U.S. Supreme Court Bonaparte v. Tax Court, 104 U.S. 592 (1881)
Bonaparte v. Tax Court
104 U.S. 592
ERROR TO THE COURT OF APPEALS
OF THE STATE OF MARYLAND
The Constitution does not prohibit a state from including in the taxable property of her citizens so much of the registered public debt of another state as they respectively hold, although the debtor state may exempt it from taxation or actually tax it.
Mrs. Elizabeth Patterson, a resident of Baltimore, Md., returned, in accordance with the law of that state, to the proper board of assessors, the following property: City of New York stock, six percent; City of New York stock, seven percent; County of New York stock, seven percent; County of New York stock, six percent; State of New York stock, six percent; State of Pennsylvania stock, six percent; State of Ohio stock, six percent; and City of Philadelphia stock, six percent. She stated their several amounts and claimed their exemption from taxation because they were of a public character and, except a portion of the City of Philadelphia stock, were exempt from taxation by the laws of the states respectively authorizing their issue, while that portion had always been subjected by Pennsylvania to a tax which she had paid to that state. They were of the character known as "registered" -- i.e., transferable only on the public record books of the states and municipalities issuing them, and the interest was paid only at places provided by the laws of those states, and beyond the boundaries of Maryland. The board of control and review, by which this return was revised, disallowed her claim for exemption. She thereupon filed a petition in the Baltimore City Court, praying that the above-described property should be stricken from the lists. The order of the court granting the relief prayed was reversed by the Court of Appeals, whereupon she sued out this writ of error. She died during its pendency, and her executor was substituted in her stead.

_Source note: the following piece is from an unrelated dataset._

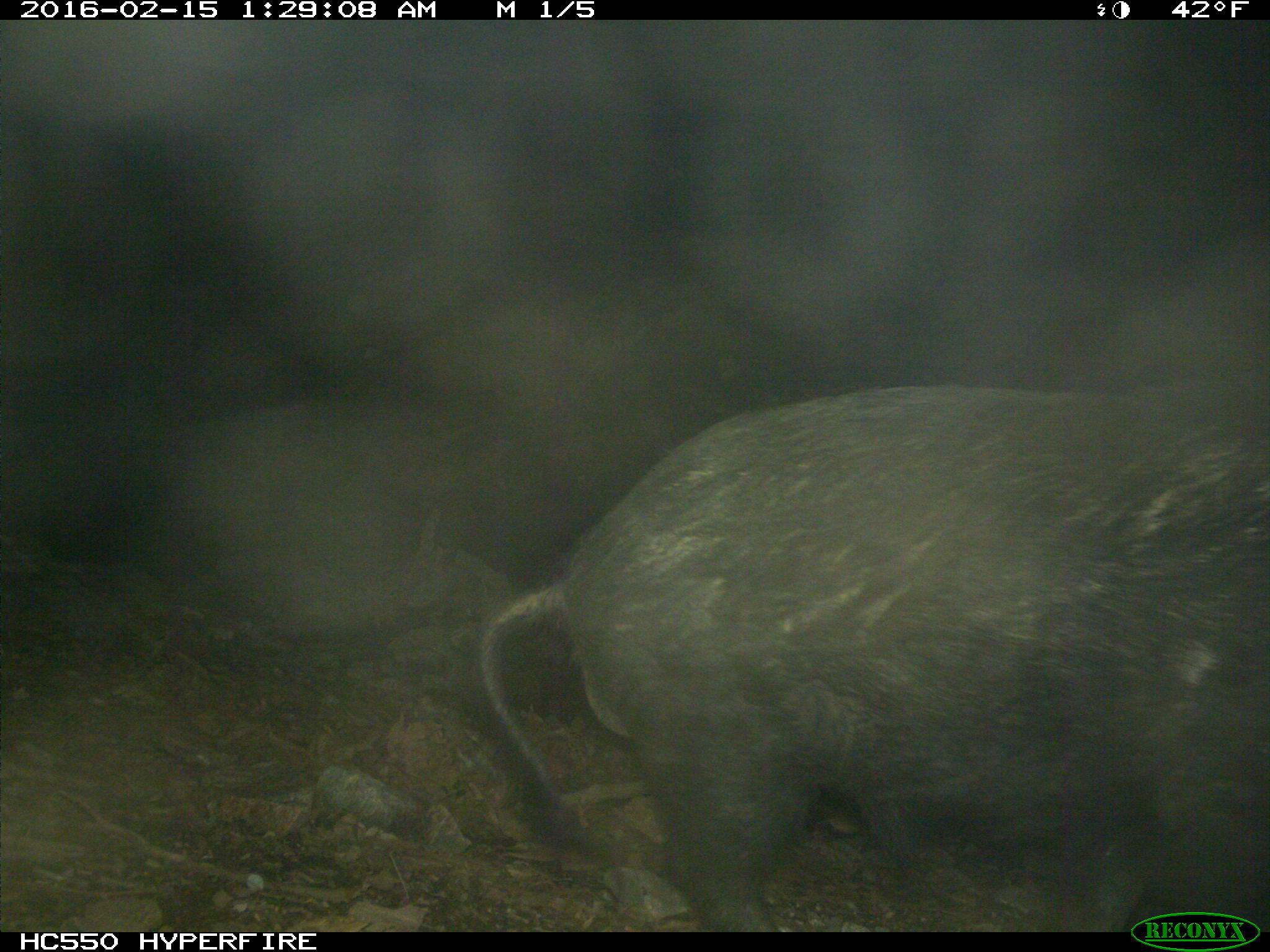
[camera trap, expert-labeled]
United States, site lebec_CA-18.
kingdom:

MR. CHIEF JUSTICE WAITE delivered the opinion of the Court.
The question we are asked to decide in this case is whether the registered public debt of one state, exempt from taxation by the debtor state or actually taxed there, is taxable by another state when owned by a resident of the latter state. We know of no provision of the Constitution of the United States which prohibits such taxation. It is conceded that no obligation of the contract of the debtor state is impaired. The only agreement as to taxation was that the debt should not be taxed by the state which created it.

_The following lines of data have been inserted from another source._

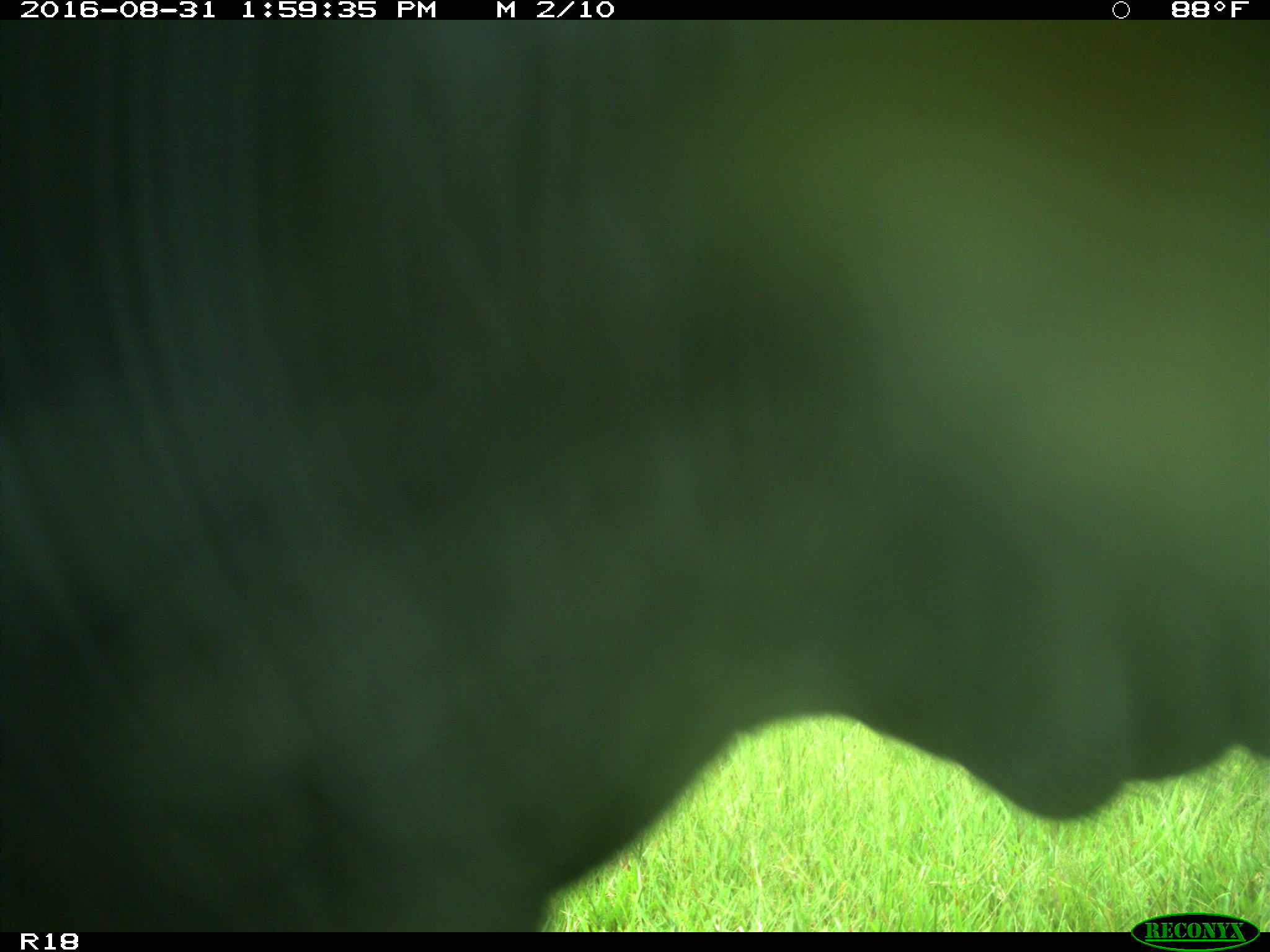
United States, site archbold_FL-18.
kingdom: Animalia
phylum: Chordata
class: Mammalia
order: Artiodactyla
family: Bovidae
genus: Bos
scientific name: Bos taurus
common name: domestic cow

It is insisted, however, that the immunity asked for arises from art. 4, sec. 1, of the Constitution, which provides that full faith and credit shall be given in each state to the public acts of every other state. We are enabled to give such an effect to this provision. No state can legislate except with reference to its own jurisdiction. One state cannot exempt property from taxation in another. Each state is independent of all the others in this particular. We are referred to no statute of the debtor state which attempts to separate the situs of the debt from the person of the owner, even if that is within the scope of the legislative power of the state. The debt was registered, but that did not prevent it from following the person of its owner. The debt still remained a chose in action, with all the incidents which pertain to that species of property. It was "movable" like other debts, and had none of the attributes of "immovability." The owner may be compelled to go to the debtor state to get what is owing
to him, but that does not affect his citizenship or his domicile. The debtor state is in no respect his sovereign; neither has it any of the attributes of sovereignty as to the debt it owes, except such as belong to it as a debtor. All the obligations which rest on the holder of the debt as a resident of the state in which he dwells still remain, and as a member of society, he must contribute his just share towards supporting the government whose protection he claims and to whose control he has submitted himself.

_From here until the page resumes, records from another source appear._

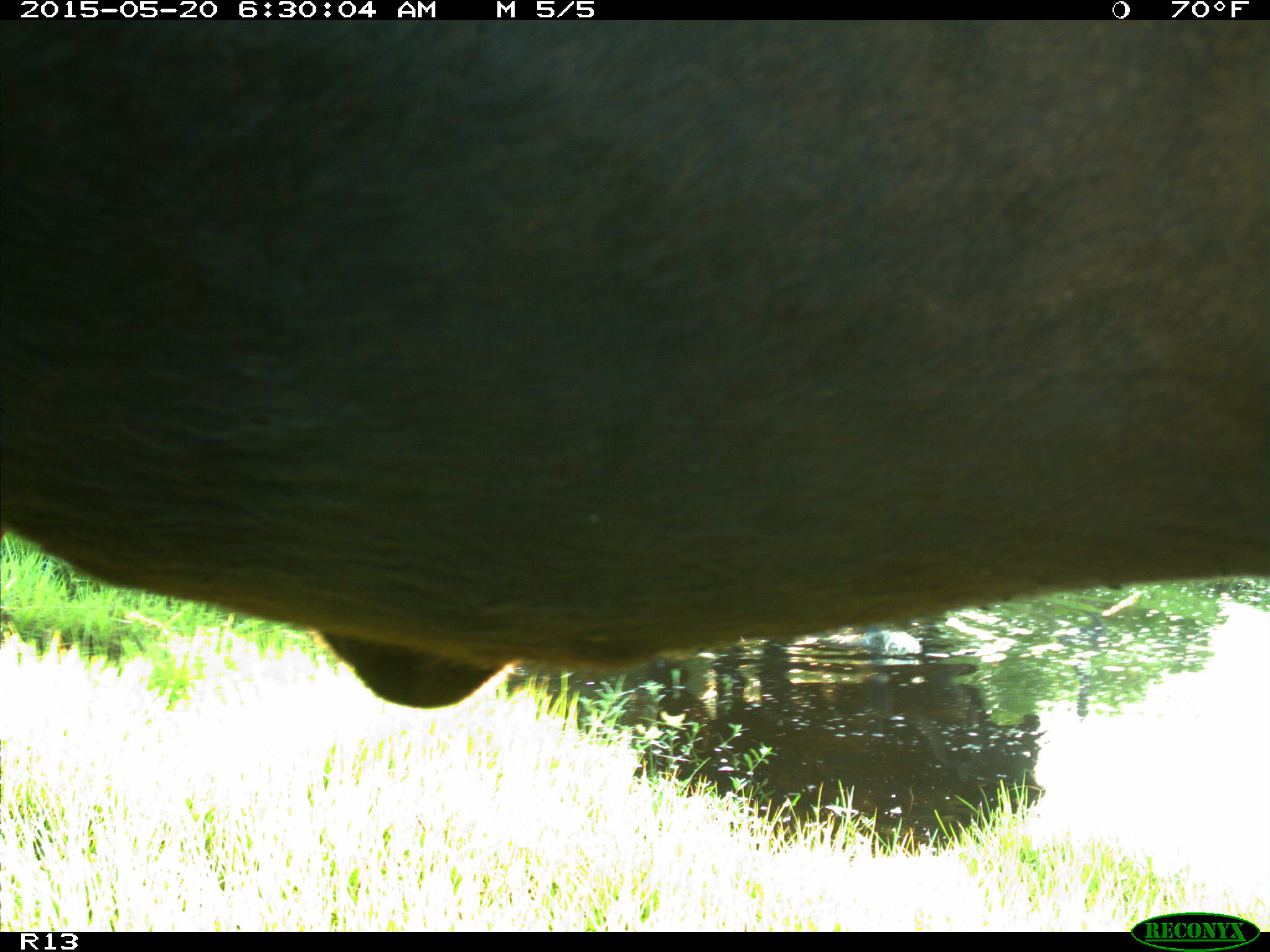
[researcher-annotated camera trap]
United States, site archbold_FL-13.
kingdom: Animalia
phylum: Chordata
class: Mammalia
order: Artiodactyla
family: Bovidae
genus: Bos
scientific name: Bos taurus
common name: domestic cow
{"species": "Bos taurus (domestic cow)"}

It is true, if a state could protect its securities from taxation everywhere, it might succeed in borrowing money at reduced interest; but inasmuch as it cannot secure such exemption outside of its own jurisdiction, it is compelled to go into the market as a borrower, subject to the same disabilities in this particular as individuals. While the Constitution of the United States might have been so framed as to afford relief against such a disability, it has not been, and the states are left free to extend the comity which is sought, or not, as they please.
Taxation of the debt within the debtor state does not change the legal situs of the debt for any other purpose than that of the tax which is imposed. Neither does exemption from taxation.
As the only federal question involved was decided right in the court below, we cannot look into the other errors which have been assigned. Murdock v. City of Memphis, 20 Wall. 590.